FORMER RESIDENT VISITS HER FIRST HOME AFTER 50 YEARS
My name is Judy Dunivant.
With no warning or preparation, on my 14th birthday, a woman arrived at my home and started putting my siblings in her car and driving off, one by one they were taken away with no explanation. There was only me, the oldest of my mother’s ten children, my sister one year younger and my baby brother, three months old. We three were driven together to a foster home in the next town. My parents were declared unfit and we were all taken to foster homes or adopted.
My mother was the town tramp and my father was the town drunk. I learned later that only three of the ten of us were my father’s children. After the third grade I was kept home from school to watch my siblings in our tiny three-bedroom home. From then on I had been abused in every way.
Between the abuses from our parents, my siblings and I struggled to stay alive by avoiding them the best we could. I stole food, when and what little I could find. I learned to kick in slates in the back of other peoples coal sheds to steal small amounts of coal to keep us warm in the winter.
When I was left at the foster home I snuck out every night and walked the streets trying to find my old home, hoping my siblings were there. I don’t know how many times I tried before I finally found my home. I sat on the floor of that cold wet basement where I used to hide us and cried my heart out. I was so lost.
When I got back to the foster home I swallowed a drink of poison for every reason I wanted to die. When I found I was not dying I took all the pills in the medicine cabinet. I woke in the hospital and decided that even God did not want me, but I refused to live, I would not eat or talk.
My aunt learned of Children’s Aid Society, one of the past names for The Children’s Campus, and sent my sister and me there.
I don’t know how they went about it or how long it took, but the people who worked there finally got through to me. I know it took a long time; I would run away and hide in the ravine to quiet the screams I could hear in my head. I wanted nothing more than to be left alone.

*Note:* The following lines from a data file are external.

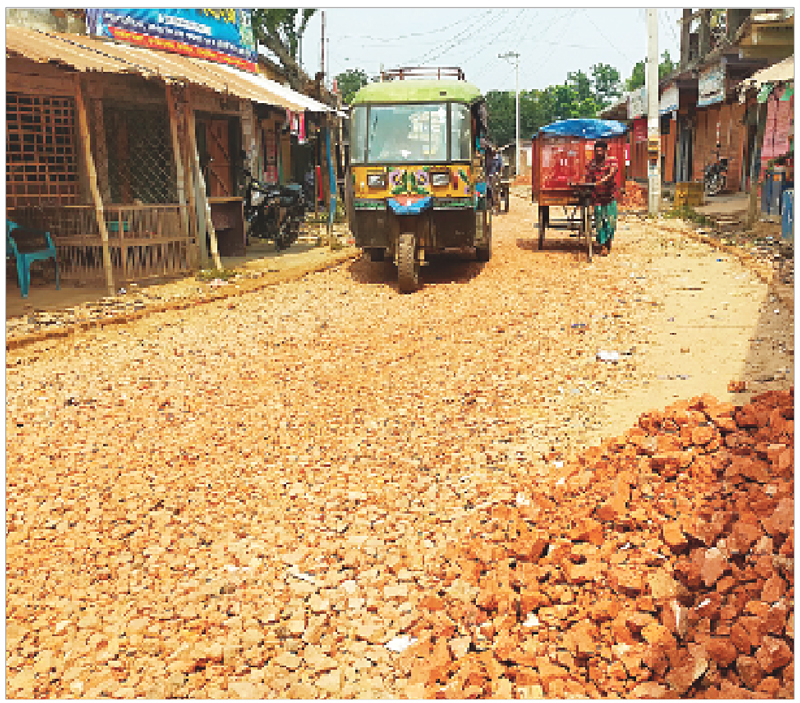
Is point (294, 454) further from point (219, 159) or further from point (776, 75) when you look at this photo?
point (219, 159)

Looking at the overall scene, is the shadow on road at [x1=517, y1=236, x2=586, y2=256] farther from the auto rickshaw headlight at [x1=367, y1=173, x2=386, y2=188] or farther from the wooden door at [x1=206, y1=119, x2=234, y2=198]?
the wooden door at [x1=206, y1=119, x2=234, y2=198]

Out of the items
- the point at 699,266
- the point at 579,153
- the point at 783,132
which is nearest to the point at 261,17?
the point at 579,153

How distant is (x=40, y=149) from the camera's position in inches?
454

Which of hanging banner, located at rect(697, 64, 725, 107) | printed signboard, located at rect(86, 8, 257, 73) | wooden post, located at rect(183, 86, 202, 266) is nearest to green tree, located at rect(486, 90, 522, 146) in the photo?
hanging banner, located at rect(697, 64, 725, 107)

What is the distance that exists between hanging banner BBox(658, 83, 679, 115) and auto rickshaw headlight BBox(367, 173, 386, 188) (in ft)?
61.5

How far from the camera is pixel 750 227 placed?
48.1ft

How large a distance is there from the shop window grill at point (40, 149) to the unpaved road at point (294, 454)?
12.6ft

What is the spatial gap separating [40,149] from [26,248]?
186 cm

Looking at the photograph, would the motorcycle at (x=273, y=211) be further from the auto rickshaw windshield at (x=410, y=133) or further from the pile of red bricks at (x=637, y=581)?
the pile of red bricks at (x=637, y=581)

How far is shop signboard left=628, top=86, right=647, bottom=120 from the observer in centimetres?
3105

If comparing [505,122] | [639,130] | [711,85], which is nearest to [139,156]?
[711,85]

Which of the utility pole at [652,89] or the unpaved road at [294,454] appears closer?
the unpaved road at [294,454]

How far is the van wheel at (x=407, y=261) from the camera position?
968 centimetres

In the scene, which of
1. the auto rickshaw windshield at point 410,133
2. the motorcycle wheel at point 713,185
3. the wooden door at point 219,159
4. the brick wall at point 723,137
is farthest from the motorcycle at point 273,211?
the motorcycle wheel at point 713,185
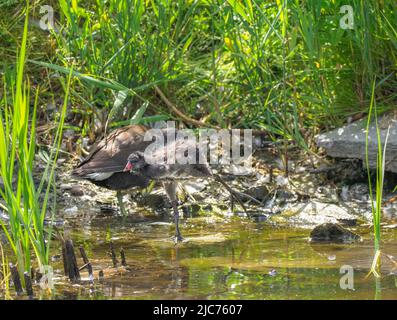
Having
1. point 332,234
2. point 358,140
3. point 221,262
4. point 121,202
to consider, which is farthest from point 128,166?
point 358,140

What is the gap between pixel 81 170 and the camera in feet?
20.4

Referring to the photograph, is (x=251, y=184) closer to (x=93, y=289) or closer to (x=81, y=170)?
(x=81, y=170)

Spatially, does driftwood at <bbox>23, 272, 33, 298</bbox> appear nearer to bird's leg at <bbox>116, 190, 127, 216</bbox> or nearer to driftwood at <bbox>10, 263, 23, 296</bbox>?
driftwood at <bbox>10, 263, 23, 296</bbox>

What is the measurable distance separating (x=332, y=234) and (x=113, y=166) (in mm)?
1618

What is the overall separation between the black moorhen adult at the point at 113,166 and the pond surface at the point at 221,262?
235 millimetres

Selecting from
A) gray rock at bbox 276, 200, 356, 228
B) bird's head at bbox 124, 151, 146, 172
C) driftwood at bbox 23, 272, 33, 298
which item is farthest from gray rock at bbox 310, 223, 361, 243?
driftwood at bbox 23, 272, 33, 298

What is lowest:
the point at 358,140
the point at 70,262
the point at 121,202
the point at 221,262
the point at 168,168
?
the point at 221,262

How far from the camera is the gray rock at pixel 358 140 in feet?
19.9

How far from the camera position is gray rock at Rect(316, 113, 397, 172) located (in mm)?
6055

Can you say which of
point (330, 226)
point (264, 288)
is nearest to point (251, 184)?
point (330, 226)

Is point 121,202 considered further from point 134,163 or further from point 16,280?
point 16,280

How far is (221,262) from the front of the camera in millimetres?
4934

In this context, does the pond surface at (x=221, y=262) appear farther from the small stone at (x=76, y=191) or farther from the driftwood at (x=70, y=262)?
the small stone at (x=76, y=191)

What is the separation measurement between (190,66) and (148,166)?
1049 mm
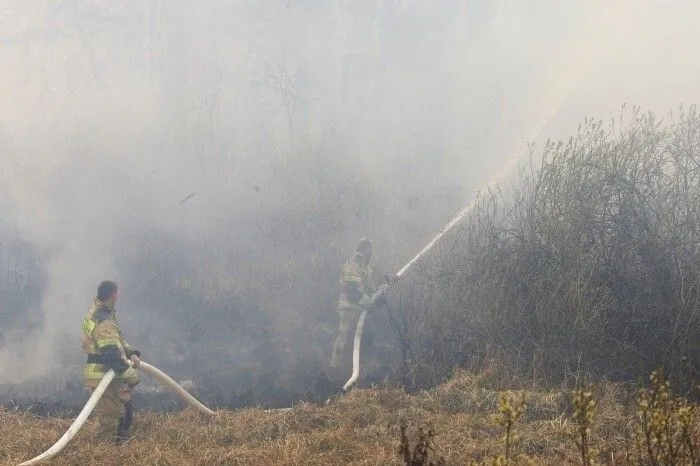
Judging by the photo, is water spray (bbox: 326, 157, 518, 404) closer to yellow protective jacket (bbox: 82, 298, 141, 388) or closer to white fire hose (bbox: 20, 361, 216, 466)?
white fire hose (bbox: 20, 361, 216, 466)

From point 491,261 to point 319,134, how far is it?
1091cm

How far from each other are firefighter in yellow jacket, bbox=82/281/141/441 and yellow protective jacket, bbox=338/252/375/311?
4.65 metres

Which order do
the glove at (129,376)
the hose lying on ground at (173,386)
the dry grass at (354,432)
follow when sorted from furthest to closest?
the hose lying on ground at (173,386), the glove at (129,376), the dry grass at (354,432)

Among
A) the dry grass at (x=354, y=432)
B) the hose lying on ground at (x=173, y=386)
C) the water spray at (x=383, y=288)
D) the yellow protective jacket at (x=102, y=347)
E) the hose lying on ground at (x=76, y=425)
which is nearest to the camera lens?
the dry grass at (x=354, y=432)

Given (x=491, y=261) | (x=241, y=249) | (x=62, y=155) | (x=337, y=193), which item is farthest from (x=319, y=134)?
(x=491, y=261)

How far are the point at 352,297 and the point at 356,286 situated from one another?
22 cm

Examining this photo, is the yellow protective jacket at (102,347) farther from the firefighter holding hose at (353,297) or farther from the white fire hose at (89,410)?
the firefighter holding hose at (353,297)

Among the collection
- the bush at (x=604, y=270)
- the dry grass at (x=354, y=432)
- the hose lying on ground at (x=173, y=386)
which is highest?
the bush at (x=604, y=270)

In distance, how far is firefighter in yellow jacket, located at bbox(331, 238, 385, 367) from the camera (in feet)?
35.6

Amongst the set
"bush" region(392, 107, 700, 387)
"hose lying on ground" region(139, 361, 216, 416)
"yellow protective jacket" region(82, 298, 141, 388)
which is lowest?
"hose lying on ground" region(139, 361, 216, 416)

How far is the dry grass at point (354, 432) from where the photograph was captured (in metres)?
5.46

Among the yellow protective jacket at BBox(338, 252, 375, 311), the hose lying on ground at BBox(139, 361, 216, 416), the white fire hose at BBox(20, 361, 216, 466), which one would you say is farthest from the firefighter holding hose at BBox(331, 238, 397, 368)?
the white fire hose at BBox(20, 361, 216, 466)

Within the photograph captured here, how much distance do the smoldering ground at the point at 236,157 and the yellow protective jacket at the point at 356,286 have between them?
1173 millimetres

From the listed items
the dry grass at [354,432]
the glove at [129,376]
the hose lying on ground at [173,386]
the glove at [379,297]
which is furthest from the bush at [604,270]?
the glove at [129,376]
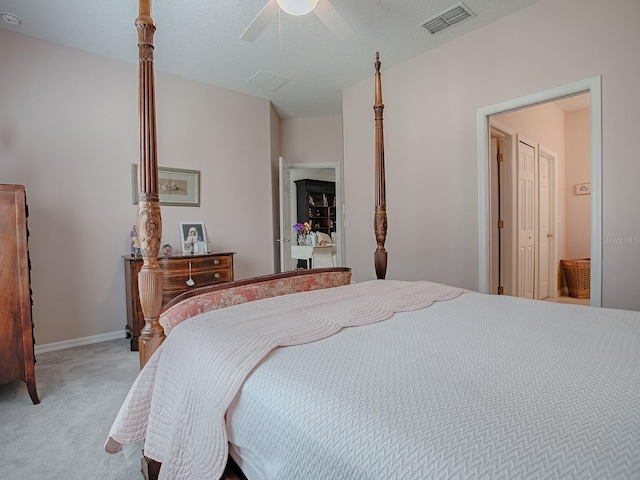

I was never a kid and all I knew how to do was take care of kids. Mr. Pollitt, the director at that time, saw what I needed and entrusted me to babysit his children. I found a place I could fit in. I was needed and valued and even paid. Mr. Pollitt treated me like I was one of his own children. I felt like I had a real father and got to see how a father should protect his children and not harm them.
My house mother Mrs. Gertner was disabled but she managed to get down that hall to my bedroom and sit with me when I would scream out in my sleep. She showed me love and support. I learned I didn’t need to hide my clothes for a quick get away, or steal food for anyone. I could cry and not be beaten for it.
Slowly, I began to speak and eat. They redirected me towards positive and healthy thinking. I learned from the staff that there were wounded children all around. But we were not throw-aways; we were not trash.
When I graduated Mishawaka High School in 1960 I had to leave Children’s Aid Society. I had heard news in the late 1970s that there was a fire and I assumed the home had closed. I longed to return, I was so home sick for a place that did not exist.
As luck would have it, I found out The Children’s Campus was still here from a waitress who used to live in Mishawaka. I wrote to see if I could visit and was welcomed home like I was a celebrity!
The Children’s Campus has changed since I left 51 years ago. I was sad to see how much it changed until I learned how they now treat the whole family or a specific dysfunction. Had my parents gotten help we may very well have ended up a family again.
I started out with no desire for life but this institution, made possible because of the community’s generosity, showed me how to thrive and the result is a person who grew to give life and education to two children. I owe Children’s Campus my life, my children’s life and their child’s life; this will go on and on. Because of the little old ladies in 1882, the founders of this institution more than 130 years ago, who saw a need in a handful of orphaned children. Those compassionate woman gathered together their resources and all the resources they could find to make sure no child would be forgotten.
John Whitehead wrote “Children are the living messages sent to a time we will not see.” Well, here I am; you get to see me. I made it. Had I not been given self worth from the Children Aid Society, I would not be here.